**AIM:**
Revise the records below by replacing every "fallen leaf" with "dry leaf" and changing nothing else. Leave the pictures out of your answer.

- - - - - - -

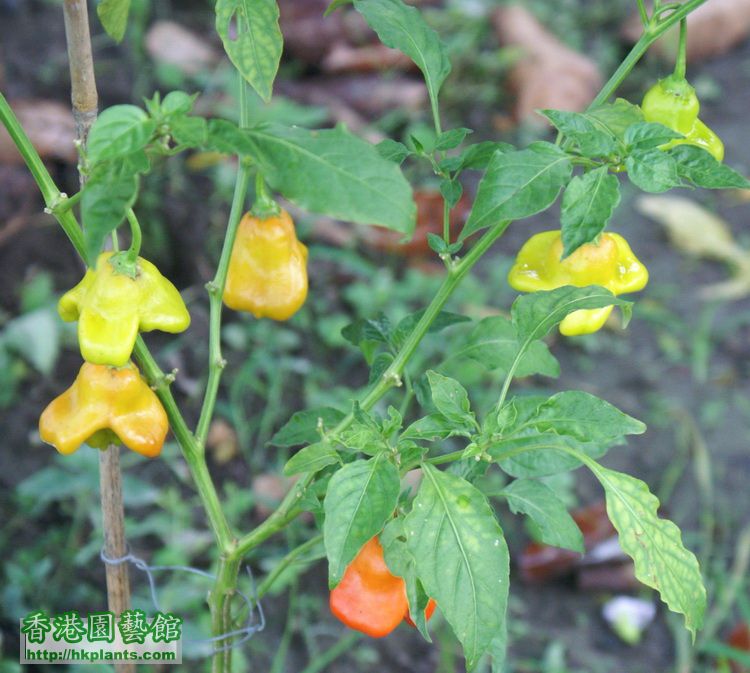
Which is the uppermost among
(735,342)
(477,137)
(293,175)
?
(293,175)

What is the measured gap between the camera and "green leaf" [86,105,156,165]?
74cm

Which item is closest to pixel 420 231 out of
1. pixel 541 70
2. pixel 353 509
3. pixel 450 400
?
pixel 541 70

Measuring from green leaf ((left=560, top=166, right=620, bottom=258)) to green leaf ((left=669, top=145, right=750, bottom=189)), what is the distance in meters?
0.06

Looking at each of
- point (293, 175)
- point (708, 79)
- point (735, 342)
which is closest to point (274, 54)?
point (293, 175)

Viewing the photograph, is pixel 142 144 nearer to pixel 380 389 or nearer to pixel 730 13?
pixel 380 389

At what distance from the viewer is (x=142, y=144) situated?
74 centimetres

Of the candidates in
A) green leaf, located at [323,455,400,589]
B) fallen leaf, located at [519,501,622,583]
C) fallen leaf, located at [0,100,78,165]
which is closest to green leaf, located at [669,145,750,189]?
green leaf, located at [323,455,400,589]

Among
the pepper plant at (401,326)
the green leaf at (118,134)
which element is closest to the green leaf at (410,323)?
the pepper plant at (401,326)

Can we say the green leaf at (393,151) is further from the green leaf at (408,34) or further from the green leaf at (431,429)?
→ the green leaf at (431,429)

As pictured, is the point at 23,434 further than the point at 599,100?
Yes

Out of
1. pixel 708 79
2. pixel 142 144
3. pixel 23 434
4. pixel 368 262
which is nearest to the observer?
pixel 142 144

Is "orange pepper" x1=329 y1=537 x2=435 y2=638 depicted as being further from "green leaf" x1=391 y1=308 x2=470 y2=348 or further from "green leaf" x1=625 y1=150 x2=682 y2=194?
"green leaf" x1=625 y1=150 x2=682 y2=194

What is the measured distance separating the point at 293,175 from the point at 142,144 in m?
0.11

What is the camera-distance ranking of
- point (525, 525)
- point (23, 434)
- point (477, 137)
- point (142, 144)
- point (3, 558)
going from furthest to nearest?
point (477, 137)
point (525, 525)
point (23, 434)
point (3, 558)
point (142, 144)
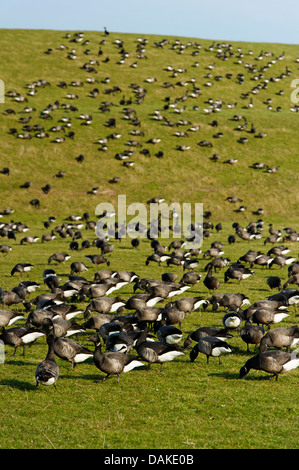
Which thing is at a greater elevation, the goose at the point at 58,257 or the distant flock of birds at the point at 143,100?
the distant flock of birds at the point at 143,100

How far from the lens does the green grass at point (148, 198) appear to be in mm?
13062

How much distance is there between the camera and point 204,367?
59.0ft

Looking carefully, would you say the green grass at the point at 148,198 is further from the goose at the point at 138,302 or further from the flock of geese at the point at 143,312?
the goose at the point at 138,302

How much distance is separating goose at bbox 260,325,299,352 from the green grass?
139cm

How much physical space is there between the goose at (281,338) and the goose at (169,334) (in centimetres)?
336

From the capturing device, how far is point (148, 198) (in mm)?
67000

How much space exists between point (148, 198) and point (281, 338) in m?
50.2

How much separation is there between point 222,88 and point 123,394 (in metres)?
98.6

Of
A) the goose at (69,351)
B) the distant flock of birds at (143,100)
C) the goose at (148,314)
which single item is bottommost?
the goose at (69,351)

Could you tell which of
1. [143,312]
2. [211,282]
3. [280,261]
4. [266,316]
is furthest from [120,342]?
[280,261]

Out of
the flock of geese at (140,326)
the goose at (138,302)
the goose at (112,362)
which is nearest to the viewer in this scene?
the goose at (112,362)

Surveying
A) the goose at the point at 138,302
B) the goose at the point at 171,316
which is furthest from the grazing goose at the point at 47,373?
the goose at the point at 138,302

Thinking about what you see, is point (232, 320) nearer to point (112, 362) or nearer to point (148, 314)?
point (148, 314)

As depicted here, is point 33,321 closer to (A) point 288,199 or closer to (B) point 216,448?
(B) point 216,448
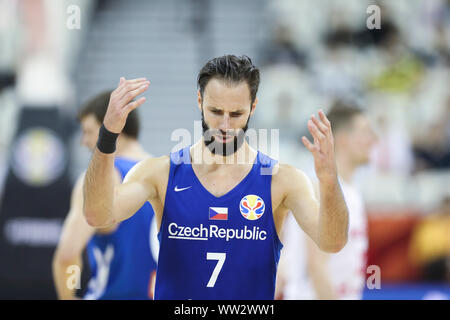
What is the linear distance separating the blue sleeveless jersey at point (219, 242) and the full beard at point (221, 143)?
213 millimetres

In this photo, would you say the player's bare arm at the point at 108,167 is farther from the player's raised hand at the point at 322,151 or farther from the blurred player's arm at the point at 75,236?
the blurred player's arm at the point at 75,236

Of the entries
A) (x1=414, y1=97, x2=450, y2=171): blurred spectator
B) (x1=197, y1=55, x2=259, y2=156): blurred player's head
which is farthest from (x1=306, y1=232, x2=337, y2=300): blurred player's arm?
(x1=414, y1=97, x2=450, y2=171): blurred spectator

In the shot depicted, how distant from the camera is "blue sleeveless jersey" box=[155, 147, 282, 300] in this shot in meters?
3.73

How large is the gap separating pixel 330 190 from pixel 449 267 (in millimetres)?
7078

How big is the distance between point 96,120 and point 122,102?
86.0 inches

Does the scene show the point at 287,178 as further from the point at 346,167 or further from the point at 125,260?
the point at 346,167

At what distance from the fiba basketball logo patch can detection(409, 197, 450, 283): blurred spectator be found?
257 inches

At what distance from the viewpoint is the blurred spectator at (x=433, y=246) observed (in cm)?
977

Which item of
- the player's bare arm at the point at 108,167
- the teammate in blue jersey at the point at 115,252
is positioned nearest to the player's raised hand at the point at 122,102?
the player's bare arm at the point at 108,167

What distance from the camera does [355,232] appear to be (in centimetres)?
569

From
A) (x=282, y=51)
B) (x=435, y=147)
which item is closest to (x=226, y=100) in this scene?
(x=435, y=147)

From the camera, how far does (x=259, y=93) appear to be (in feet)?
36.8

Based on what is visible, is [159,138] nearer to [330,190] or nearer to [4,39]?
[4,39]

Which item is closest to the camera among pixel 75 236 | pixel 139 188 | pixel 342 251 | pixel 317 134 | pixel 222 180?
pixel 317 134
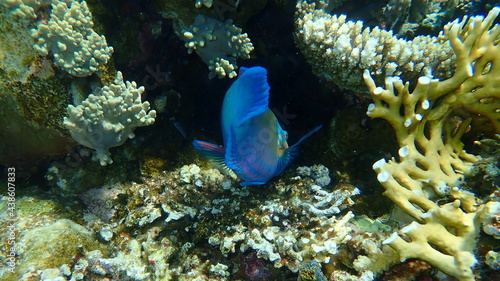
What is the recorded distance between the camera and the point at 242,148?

- - - - - - -

**RESPONSE:**
Which is the uppermost among
(735,342)
(477,137)
(293,175)
?
(293,175)

What is the measured gap between the camera and "green leaf" [86,105,156,165]?
74cm

Which item is closest to pixel 420 231 out of
1. pixel 541 70
2. pixel 353 509
3. pixel 450 400
?
pixel 541 70

Measuring from green leaf ((left=560, top=166, right=620, bottom=258)) to green leaf ((left=669, top=145, right=750, bottom=189)), what is the distance in meters?
0.06

Looking at each of
- point (293, 175)
- point (708, 79)
- point (735, 342)
which is closest to point (274, 54)?
point (293, 175)

Viewing the photograph, is pixel 142 144 nearer to pixel 380 389 or nearer to pixel 730 13?
pixel 380 389

At what distance from the viewer is (x=142, y=144) situated?
74 centimetres

Of the candidates in
A) green leaf, located at [323,455,400,589]
B) dry leaf, located at [519,501,622,583]
C) dry leaf, located at [0,100,78,165]
which is closest to green leaf, located at [669,145,750,189]?
green leaf, located at [323,455,400,589]

Among
the pepper plant at (401,326)
the green leaf at (118,134)
which element is closest to the green leaf at (410,323)?
the pepper plant at (401,326)

Can we say the green leaf at (393,151) is further from the green leaf at (408,34) or further from the green leaf at (431,429)?
→ the green leaf at (431,429)

As pictured, is the point at 23,434 further than the point at 599,100?
Yes

Out of
1. pixel 708 79
2. pixel 142 144
3. pixel 23 434
4. pixel 368 262
which is nearest to the observer?
pixel 142 144

Is "orange pepper" x1=329 y1=537 x2=435 y2=638 depicted as being further from "green leaf" x1=391 y1=308 x2=470 y2=348 or further from "green leaf" x1=625 y1=150 x2=682 y2=194?
"green leaf" x1=625 y1=150 x2=682 y2=194

What is the measured distance separating the point at 293,175 from the point at 142,144 in m?
0.11

What is the camera-distance ranking of
- point (525, 525)
- point (23, 434)
- point (477, 137)
- point (142, 144)
- point (3, 558)
going from furthest to nearest?
point (477, 137)
point (525, 525)
point (23, 434)
point (3, 558)
point (142, 144)
Which thing is at a greater elevation, the goose at the point at 58,257 or the distant flock of birds at the point at 143,100?
the distant flock of birds at the point at 143,100

How far from the lens does the green grass at point (148, 198) appear to be in mm?
13062

How much distance is there between the camera and point 204,367?
59.0ft

Looking carefully, would you say the green grass at the point at 148,198 is further from the goose at the point at 138,302 or further from the flock of geese at the point at 143,312?
the goose at the point at 138,302

How much distance is separating goose at bbox 260,325,299,352 from the green grass?
139cm

How much physical space is there between the goose at (281,338) and the goose at (169,334) (in centimetres)?
336

From the capturing device, how far is point (148, 198) (in mm)?
67000

How much space exists between point (148, 198) and point (281, 338) in m?
50.2

How much separation is there between point 222,88 and point 123,394 (in metres)?
98.6

Of
A) the goose at (69,351)
B) the distant flock of birds at (143,100)
C) the goose at (148,314)
which single item is bottommost?
the goose at (69,351)

Could you tell which of
1. [143,312]
2. [211,282]
3. [280,261]
4. [266,316]
is furthest from [120,342]?
[280,261]

Out of
the flock of geese at (140,326)
the goose at (138,302)
the goose at (112,362)
which is nearest to the viewer in this scene?
the goose at (112,362)

Surveying
A) the goose at the point at 138,302
B) the goose at the point at 171,316
which is furthest from the grazing goose at the point at 47,373?
the goose at the point at 138,302

Thinking about what you see, is point (232, 320) nearer to point (112, 362) or nearer to point (148, 314)?
point (148, 314)

As depicted here, is point 33,321 closer to (A) point 288,199 or closer to (B) point 216,448?
(B) point 216,448
What is the linear distance separating the blue sleeveless jersey at point (219, 242) and the full beard at point (221, 143)?
213 millimetres

In this photo, would you say the player's bare arm at the point at 108,167 is farther from the player's raised hand at the point at 322,151 or farther from the blurred player's arm at the point at 75,236?
the blurred player's arm at the point at 75,236

Of the entries
A) (x1=414, y1=97, x2=450, y2=171): blurred spectator
B) (x1=197, y1=55, x2=259, y2=156): blurred player's head
which is farthest from (x1=306, y1=232, x2=337, y2=300): blurred player's arm?
(x1=414, y1=97, x2=450, y2=171): blurred spectator

In the shot depicted, how distant from the camera is "blue sleeveless jersey" box=[155, 147, 282, 300] in this shot in meters?
3.73

How large is the gap separating pixel 330 190 from pixel 449 267 (in millimetres)?
7078

How big is the distance between point 96,120 and point 122,102?
86.0 inches

Does the scene show the point at 287,178 as further from the point at 346,167 or further from the point at 125,260?
the point at 346,167

At what distance from the fiba basketball logo patch can detection(409, 197, 450, 283): blurred spectator be found?
257 inches

At what distance from the viewpoint is the blurred spectator at (x=433, y=246) observed (in cm)?
977

Which item of
- the player's bare arm at the point at 108,167
- the teammate in blue jersey at the point at 115,252
is positioned nearest to the player's raised hand at the point at 122,102?
the player's bare arm at the point at 108,167

What distance from the camera does [355,232] appear to be (in centimetres)?
569

From
A) (x=282, y=51)
B) (x=435, y=147)
which item is closest to (x=226, y=100) in this scene?
(x=435, y=147)

From the camera, how far does (x=259, y=93) appear to be (in feet)?
36.8

Based on what is visible, is [159,138] nearer to [330,190] or nearer to [4,39]?
[4,39]

Which item is closest to the camera among pixel 75 236 | pixel 139 188 | pixel 342 251 | pixel 317 134 | pixel 222 180?
pixel 317 134
What is the recorded distance between the camera and the point at 242,148?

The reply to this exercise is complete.